Texto fornecido:
"""

Em entrevista ao G1, Mozart Vieira revelou que foi criado na rua Vidal de Negreiros, no Centro da cidade, próximo ao Monte Bom Jesus, um dos símbolos de Caruaru. “Na sua grande maioria, todos que trabalham comigo na Orquestra ou na banda, vivem de música. Então é um sentimento muito estranho, é um misto de melancolia com angústia, saudade e tristeza. O São João faz parte da natureza do homem nordestino e jamais imaginei que passaríamos por um momento desse e também que o São João não aconteceria”, lamentou.
Para o maestro, o fato de Caruaru não ter São João pela primeira vez desde 1980 é histórico. “No tempo em que Caruaru não tinha esse São João profissional, eu me lembro muito bem que toda efervescência era na rua Três de Maio. Quando era criança, minha mãe ia para o comércio fazer a feira, e os sanfoneiros, pifeiros e o pessoal da cultura popular ficava na frente das lojas. Ainda cheguei a participar dos famosos palhoções. A comunidade se envolvia muito, era algo muito forte”, recordou.
“Nos meus ouvidos, mente e alma escuto os acordes e músicas constantemente. Tenho que me tranquilizar e tranquilizar também aqueles que estão à minha volta. A gente vai ter que se superar e se reinventar nesse mês de junho, isso ficará para história”, maestro Mozart Vieira.
História do São João de Caruaru
O governo municipal institucionalizou o São João de Caruaru por volta de 1980, conforme informou o historiador Josué Euzébio, que também é professor, mestre em História e atual presidente do Instituto Histórico do município. Antes, nas décadas de 60 e 70, a festa era realizada nas ruas. As famílias que haviam migrado da zona rural para a cidade, e costumavam celebrar o São João, enfeitavam as ruas e celebravam a festa.
O São João de Caruaru cresceu e ganhou mais espaço quando a prefeitura transferiu a festa para a Avenida Rui Barbosa, depois para a Estação Ferroviária e, por fim, para o Pátio de Eventos. Em 2019, o Maior e Melhor São João do Mundo foi realizado durante quase dois meses – o chamado Ciclo Junino, que teve início no aniversário de Caruaru, em 18 de maio, e seguiu até o dia 14 de julho.
Também no último ano, a prefeitura espalhou o festejo por 24 polos, com atrações para todos os gostos, que foram desde o forró tradicional até a música eletrônica. No total, foram mais de 500 apresentações culturais.

"""

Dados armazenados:

"""

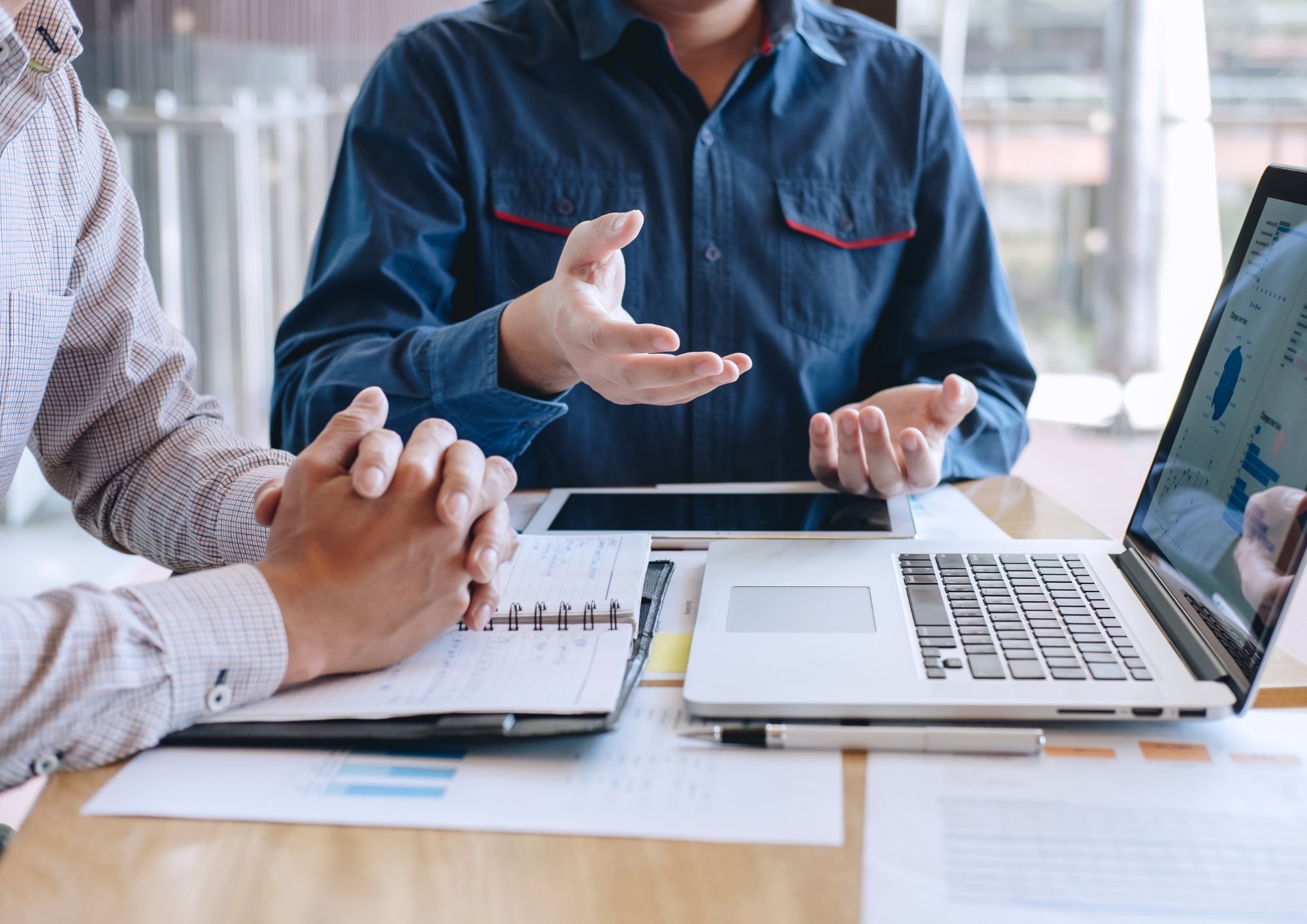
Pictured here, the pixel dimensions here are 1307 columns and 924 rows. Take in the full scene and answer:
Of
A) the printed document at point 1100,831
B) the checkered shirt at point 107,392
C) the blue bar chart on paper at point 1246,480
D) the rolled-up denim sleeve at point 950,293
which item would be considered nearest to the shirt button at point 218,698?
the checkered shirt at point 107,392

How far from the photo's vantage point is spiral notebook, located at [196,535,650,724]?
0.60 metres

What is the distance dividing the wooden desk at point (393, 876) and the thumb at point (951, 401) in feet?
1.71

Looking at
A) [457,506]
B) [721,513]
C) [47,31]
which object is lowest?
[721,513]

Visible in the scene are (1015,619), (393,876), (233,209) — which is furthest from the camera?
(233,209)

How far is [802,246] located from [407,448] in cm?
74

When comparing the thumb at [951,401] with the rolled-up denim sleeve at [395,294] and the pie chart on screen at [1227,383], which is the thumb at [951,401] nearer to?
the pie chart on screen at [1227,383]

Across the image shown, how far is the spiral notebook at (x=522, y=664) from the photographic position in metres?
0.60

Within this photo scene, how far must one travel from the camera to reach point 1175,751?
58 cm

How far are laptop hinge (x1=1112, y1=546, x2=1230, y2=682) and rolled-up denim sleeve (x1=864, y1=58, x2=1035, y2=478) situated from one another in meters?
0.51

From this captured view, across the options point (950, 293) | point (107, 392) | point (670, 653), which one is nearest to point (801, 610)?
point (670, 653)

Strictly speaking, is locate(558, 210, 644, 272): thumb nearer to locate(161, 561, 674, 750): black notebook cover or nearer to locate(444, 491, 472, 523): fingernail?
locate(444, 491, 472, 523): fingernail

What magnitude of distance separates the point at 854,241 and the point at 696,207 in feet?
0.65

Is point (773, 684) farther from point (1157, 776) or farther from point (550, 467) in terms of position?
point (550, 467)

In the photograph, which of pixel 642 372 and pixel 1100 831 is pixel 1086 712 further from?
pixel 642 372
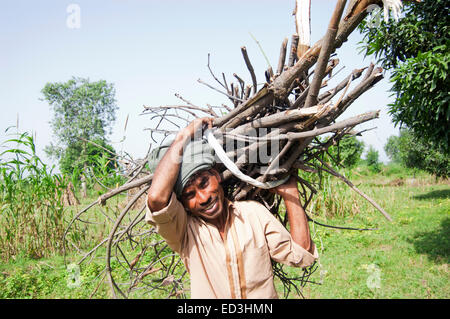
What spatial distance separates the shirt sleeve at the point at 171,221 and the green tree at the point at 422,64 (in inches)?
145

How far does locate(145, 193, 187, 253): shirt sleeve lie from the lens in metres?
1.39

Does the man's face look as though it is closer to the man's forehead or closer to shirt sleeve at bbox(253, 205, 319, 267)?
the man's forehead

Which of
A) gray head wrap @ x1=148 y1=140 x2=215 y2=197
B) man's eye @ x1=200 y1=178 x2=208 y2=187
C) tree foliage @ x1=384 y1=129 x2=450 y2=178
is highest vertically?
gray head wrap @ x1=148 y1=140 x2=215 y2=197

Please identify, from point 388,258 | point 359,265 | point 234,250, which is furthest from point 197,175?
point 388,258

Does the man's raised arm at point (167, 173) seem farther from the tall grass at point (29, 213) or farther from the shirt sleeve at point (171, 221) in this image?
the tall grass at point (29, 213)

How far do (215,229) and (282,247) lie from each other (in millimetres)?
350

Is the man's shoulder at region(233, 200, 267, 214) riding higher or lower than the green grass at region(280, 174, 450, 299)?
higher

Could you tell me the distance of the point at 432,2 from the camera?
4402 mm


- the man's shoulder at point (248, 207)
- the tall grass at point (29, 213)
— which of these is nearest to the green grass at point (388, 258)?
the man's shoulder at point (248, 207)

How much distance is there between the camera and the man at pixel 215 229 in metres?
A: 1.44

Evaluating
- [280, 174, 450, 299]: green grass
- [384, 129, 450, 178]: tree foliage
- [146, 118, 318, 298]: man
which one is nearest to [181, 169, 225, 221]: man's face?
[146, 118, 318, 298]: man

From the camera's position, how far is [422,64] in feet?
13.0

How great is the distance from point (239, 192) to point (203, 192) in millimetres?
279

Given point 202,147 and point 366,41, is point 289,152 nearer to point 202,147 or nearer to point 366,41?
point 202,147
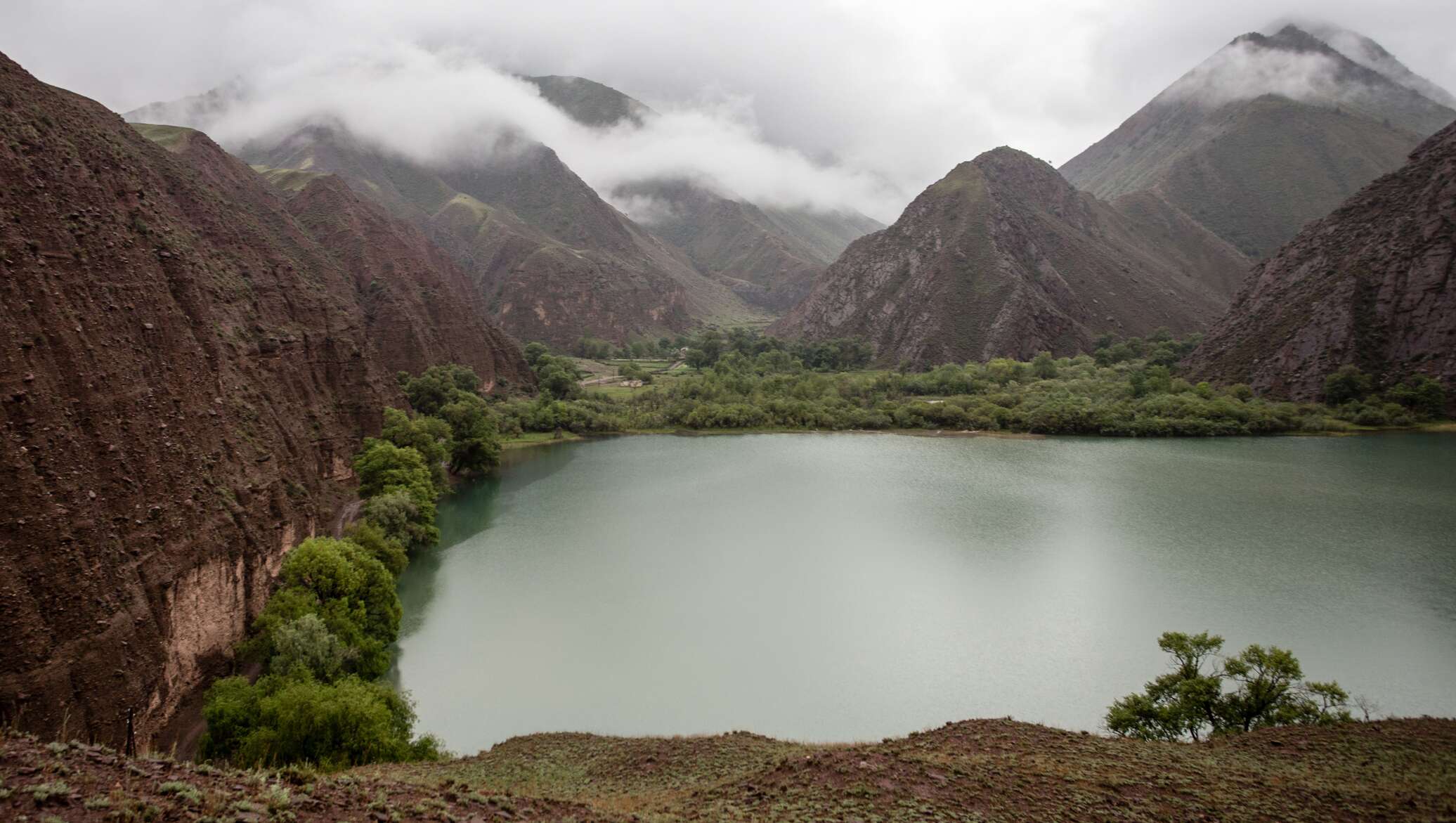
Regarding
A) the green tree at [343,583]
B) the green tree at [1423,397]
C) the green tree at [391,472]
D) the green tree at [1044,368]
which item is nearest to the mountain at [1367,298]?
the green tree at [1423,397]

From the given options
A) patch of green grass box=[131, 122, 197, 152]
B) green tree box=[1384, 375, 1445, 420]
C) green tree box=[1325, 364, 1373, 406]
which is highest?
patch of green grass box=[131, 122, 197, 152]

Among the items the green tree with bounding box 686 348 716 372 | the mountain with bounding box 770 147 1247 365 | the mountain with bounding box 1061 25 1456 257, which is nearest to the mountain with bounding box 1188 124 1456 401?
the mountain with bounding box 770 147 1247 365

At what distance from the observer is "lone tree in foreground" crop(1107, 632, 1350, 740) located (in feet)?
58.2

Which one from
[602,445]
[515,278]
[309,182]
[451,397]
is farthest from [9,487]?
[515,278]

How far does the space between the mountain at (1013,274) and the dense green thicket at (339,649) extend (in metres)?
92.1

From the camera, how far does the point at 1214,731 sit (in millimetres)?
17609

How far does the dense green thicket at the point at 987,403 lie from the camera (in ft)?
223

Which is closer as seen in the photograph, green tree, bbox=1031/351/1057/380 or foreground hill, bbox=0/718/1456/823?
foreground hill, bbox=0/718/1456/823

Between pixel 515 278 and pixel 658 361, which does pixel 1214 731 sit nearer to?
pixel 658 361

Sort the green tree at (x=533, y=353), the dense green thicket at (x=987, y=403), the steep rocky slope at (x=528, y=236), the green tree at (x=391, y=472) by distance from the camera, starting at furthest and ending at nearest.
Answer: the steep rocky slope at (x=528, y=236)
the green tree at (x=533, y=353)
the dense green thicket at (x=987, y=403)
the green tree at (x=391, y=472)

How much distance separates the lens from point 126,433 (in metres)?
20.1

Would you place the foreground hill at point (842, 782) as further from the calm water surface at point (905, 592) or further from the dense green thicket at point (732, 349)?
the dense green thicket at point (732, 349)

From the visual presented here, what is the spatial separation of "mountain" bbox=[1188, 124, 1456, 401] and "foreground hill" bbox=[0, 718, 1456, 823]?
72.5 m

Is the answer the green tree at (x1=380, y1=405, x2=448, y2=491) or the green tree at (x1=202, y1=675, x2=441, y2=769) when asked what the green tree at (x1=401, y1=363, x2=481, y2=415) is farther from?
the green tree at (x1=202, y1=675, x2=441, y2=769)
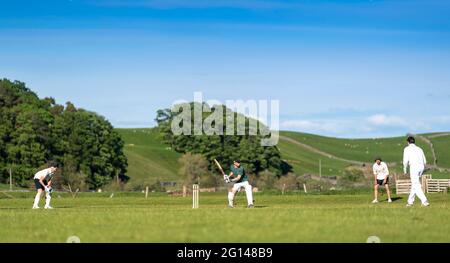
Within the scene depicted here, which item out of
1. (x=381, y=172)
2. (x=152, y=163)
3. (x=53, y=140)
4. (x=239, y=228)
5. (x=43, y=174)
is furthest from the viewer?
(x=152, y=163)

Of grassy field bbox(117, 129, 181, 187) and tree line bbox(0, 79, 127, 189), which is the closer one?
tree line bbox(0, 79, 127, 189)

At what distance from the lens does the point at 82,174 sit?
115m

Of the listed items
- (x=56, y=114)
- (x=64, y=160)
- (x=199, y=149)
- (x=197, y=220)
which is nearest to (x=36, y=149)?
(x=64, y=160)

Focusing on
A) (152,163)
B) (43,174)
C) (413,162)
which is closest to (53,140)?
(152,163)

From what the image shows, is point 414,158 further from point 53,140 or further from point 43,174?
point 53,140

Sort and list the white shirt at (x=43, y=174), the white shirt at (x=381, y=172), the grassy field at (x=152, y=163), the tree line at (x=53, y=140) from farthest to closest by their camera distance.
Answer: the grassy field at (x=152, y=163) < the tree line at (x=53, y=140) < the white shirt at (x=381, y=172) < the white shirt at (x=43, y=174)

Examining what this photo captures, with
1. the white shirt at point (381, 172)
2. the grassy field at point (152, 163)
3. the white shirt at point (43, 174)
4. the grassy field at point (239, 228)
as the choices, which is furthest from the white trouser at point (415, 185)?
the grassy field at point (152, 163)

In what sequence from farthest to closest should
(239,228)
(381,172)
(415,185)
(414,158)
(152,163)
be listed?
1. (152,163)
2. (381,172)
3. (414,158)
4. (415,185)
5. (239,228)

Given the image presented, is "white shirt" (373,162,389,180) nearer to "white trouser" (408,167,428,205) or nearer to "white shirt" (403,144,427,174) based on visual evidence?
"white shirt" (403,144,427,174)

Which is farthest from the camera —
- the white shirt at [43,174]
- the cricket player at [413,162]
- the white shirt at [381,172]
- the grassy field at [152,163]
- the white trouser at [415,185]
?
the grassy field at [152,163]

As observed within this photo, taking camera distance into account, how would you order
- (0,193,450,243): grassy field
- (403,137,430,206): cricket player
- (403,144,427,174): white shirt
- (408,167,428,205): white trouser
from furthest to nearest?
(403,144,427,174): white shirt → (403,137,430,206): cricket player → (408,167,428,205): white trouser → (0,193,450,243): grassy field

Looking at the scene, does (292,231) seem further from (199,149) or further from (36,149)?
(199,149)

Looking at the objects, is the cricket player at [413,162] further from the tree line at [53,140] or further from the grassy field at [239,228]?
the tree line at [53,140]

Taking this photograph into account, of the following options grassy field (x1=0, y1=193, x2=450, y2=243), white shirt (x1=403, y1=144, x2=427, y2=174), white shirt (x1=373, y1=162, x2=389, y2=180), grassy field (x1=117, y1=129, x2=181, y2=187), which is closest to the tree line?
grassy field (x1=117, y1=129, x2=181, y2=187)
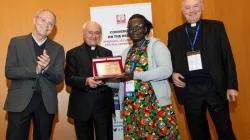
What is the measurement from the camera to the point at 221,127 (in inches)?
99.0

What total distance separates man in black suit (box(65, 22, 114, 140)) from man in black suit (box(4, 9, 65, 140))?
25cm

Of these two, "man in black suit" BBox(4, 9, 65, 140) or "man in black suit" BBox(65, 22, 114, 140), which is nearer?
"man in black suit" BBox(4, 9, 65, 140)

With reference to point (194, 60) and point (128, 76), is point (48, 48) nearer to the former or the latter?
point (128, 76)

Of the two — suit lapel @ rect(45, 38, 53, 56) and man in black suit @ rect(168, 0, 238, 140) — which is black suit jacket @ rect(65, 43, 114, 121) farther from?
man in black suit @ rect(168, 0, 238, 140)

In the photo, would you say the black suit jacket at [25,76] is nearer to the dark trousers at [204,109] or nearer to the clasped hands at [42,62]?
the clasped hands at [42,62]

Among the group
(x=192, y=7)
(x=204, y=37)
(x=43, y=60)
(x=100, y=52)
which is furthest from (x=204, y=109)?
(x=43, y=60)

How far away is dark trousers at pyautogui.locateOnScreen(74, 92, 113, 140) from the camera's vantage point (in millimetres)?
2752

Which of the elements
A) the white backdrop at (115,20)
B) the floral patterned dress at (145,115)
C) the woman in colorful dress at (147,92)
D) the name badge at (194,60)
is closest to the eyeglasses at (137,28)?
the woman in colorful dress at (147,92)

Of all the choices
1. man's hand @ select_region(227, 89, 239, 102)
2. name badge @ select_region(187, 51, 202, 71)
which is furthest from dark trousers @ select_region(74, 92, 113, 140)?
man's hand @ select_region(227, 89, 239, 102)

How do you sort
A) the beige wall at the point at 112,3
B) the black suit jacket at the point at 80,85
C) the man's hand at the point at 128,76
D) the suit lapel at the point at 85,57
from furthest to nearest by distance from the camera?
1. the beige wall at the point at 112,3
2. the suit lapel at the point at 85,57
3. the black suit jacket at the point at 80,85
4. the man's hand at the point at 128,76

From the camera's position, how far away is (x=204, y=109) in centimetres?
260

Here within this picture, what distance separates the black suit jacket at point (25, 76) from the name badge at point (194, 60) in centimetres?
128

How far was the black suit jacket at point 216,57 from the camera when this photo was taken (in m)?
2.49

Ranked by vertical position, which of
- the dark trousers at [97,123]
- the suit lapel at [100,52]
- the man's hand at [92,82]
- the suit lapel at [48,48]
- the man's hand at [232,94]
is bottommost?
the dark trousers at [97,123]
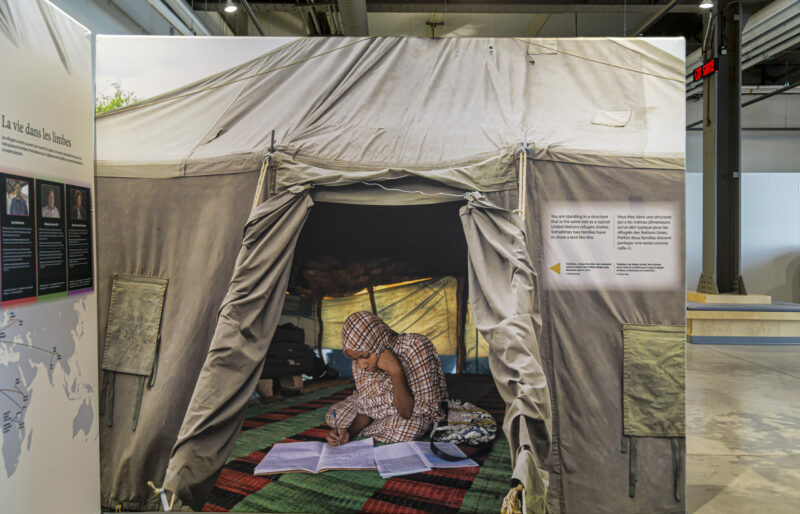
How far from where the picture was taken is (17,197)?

"""

Requisitos da tarefa:
(a) Traduza para o inglês a seguinte frase do texto sobre o São João de Caruaru: "Antes, nas décadas de 60 e 70, a festa era realizada nas ruas."
(b) Dê continuidade ao texto sobre o São João de Caruaru a partir do ponto em que ele termina.

Respostas do exercício:
(a) Before, in the 1960s and 1970s, the festival was held in the streets.

(b)
No passado, nomes como Trio Nordestino, Jackson do Pandeiro, Dominguinhos e Luiz Gonzaga, o Rei do Baião, passaram pelo São João de Caruaru. Artistas da terra como Azulão, Onildo Almeida, Elifas Júnior, Valdir Santos, Petrúcio Amorim e Fulô de Mandacaru também já se apresentaram no festejo, além dos paraibanos Elba Ramalho, Zé Ramalho e Flávio José.
Tamanho o nome e a importância do São João de Caruaru, a maior festa da cidade ainda recebeu nomes conhecidos nacionalmente, a exemplo dos sertanejos Zezé Di Camargo e Luciano, Bruno e Marrone, Zé Neto e Cristiano, Matheus e Kauan, Marília Mendonça, Michel Teló, Gusttavo Lima e Luan Santana; o festejo também deu lugar ao axé e à música eletrônica, com Léo Santana e Alok, respectivamente; a MPB, com Lenine, Geraldo Azevedo, Gilberto Gil e Chico César, por exemplo; e ao forró estilizado, outro estilo musical presente, com Wesley Safadão, Xand Avião e o saudoso Gabriel Diniz.
O forró de Alcymar Monteiro, Dorgival Dantas, Santanna, Magníficos, Limão com Mel, Mastruz com Leite já marcaram presença em Caruaru. E foi por causa deste estilo musical que Caruaru ganhou a alcunha de Capital do Forró, por meio da música homônima de Jorge de Altinho. “Quando fiz a música eu quis dar uma pequena contribuição para aquilo que eu via. O que eu presenciei no São João, nos casamentos matutos, nos colégios, nos palhoções distribuídos na cidade, nas comidas gigantes… Era uma cidade com muita cultura”, disse o compositor.